▶ **Stated problem**
Pictures are excluded from this exercise. Transcribe exactly the lines from the one containing "What is the" through the last line of the listing.

▶ **Stored records**
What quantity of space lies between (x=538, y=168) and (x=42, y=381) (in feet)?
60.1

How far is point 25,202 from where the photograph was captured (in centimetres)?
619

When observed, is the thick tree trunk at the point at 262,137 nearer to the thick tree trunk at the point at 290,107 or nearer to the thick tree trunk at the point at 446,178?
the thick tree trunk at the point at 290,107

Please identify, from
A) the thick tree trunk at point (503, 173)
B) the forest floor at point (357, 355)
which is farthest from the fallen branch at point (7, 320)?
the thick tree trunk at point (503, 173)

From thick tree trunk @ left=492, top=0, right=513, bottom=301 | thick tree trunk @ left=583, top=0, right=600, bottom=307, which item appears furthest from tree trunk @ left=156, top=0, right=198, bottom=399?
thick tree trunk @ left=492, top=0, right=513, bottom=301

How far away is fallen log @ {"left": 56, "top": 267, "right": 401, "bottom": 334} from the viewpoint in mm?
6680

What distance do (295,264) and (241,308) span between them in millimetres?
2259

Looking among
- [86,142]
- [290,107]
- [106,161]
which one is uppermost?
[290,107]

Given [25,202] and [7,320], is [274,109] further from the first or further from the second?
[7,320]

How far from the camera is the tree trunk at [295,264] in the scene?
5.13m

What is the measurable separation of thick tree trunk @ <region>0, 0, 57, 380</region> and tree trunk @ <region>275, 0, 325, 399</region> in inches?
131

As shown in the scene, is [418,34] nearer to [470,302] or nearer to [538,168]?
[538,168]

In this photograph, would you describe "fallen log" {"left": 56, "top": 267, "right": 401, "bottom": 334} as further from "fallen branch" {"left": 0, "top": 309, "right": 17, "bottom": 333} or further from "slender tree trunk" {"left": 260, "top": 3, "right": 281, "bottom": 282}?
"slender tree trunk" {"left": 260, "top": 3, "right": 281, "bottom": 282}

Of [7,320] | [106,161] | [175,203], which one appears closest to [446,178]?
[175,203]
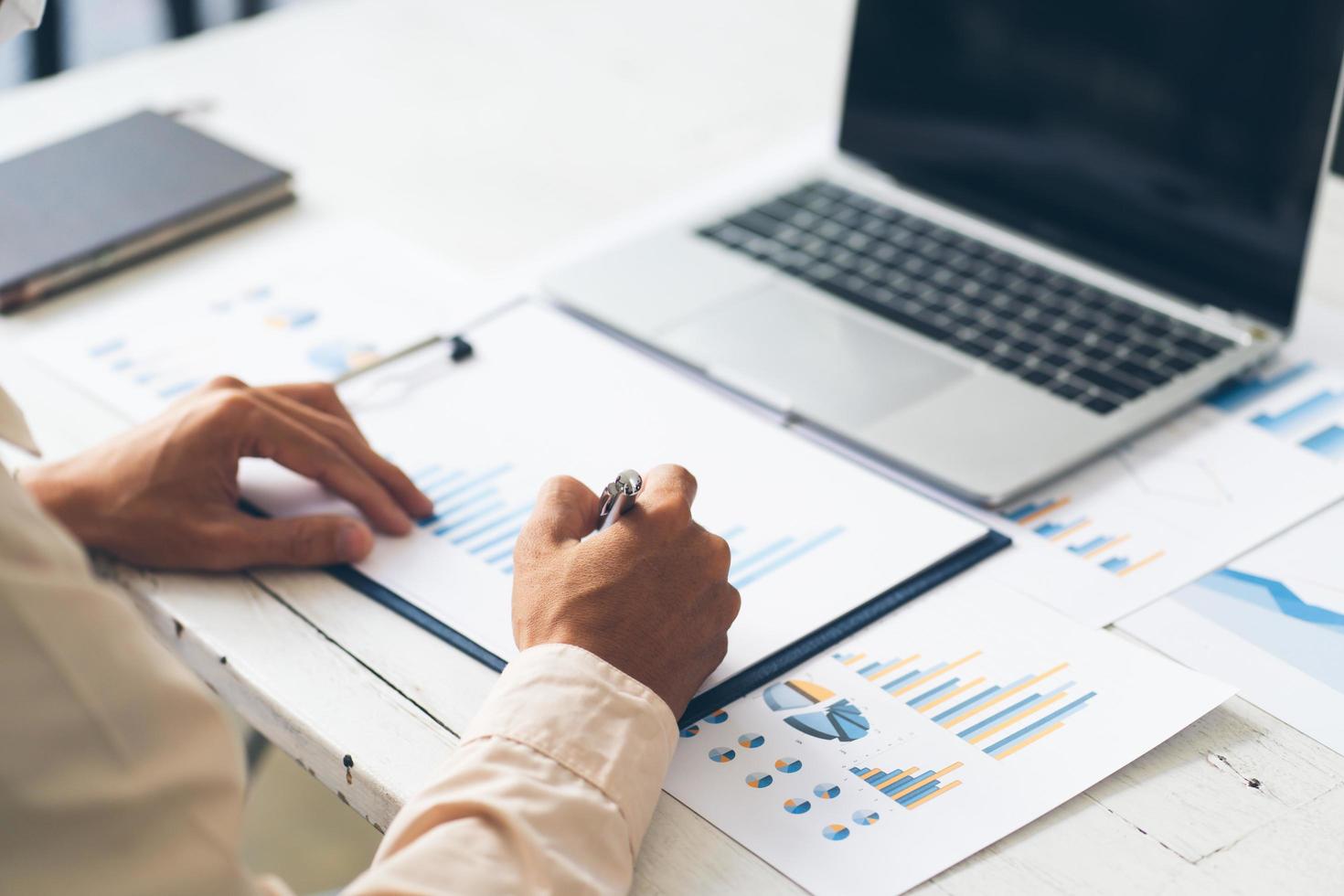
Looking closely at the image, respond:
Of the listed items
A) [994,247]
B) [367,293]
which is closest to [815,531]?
[994,247]

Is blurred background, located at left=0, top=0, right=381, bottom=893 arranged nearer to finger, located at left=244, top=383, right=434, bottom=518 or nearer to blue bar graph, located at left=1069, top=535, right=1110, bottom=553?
finger, located at left=244, top=383, right=434, bottom=518

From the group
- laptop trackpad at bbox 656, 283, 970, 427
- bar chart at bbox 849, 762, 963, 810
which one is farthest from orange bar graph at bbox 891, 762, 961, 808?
laptop trackpad at bbox 656, 283, 970, 427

▶ **Result**
What is the measurable separation of thick tree trunk @ <region>0, 0, 57, 380</region> and tree trunk @ <region>275, 0, 325, 399</region> in inches?
131

As shown in the scene, is [418,34] nearer to [470,302] or nearer to [538,168]?
[538,168]

In this photograph, would you describe "fallen log" {"left": 56, "top": 267, "right": 401, "bottom": 334} as further from "fallen branch" {"left": 0, "top": 309, "right": 17, "bottom": 333} or further from "slender tree trunk" {"left": 260, "top": 3, "right": 281, "bottom": 282}?
"slender tree trunk" {"left": 260, "top": 3, "right": 281, "bottom": 282}

Of [7,320] | [106,161] | [175,203], which one appears closest to [446,178]?
[175,203]
Looking closely at the image, respond:
Of the listed items
A) [994,247]
B) [367,293]
which is closest to [815,531]?
[994,247]

Is blurred background, located at left=0, top=0, right=381, bottom=893 arranged nearer to finger, located at left=244, top=383, right=434, bottom=518 or nearer to blue bar graph, located at left=1069, top=535, right=1110, bottom=553?
finger, located at left=244, top=383, right=434, bottom=518

From the group
- laptop trackpad at bbox 656, 283, 970, 427
- bar chart at bbox 849, 762, 963, 810
which one is farthest from orange bar graph at bbox 891, 762, 961, 808?
laptop trackpad at bbox 656, 283, 970, 427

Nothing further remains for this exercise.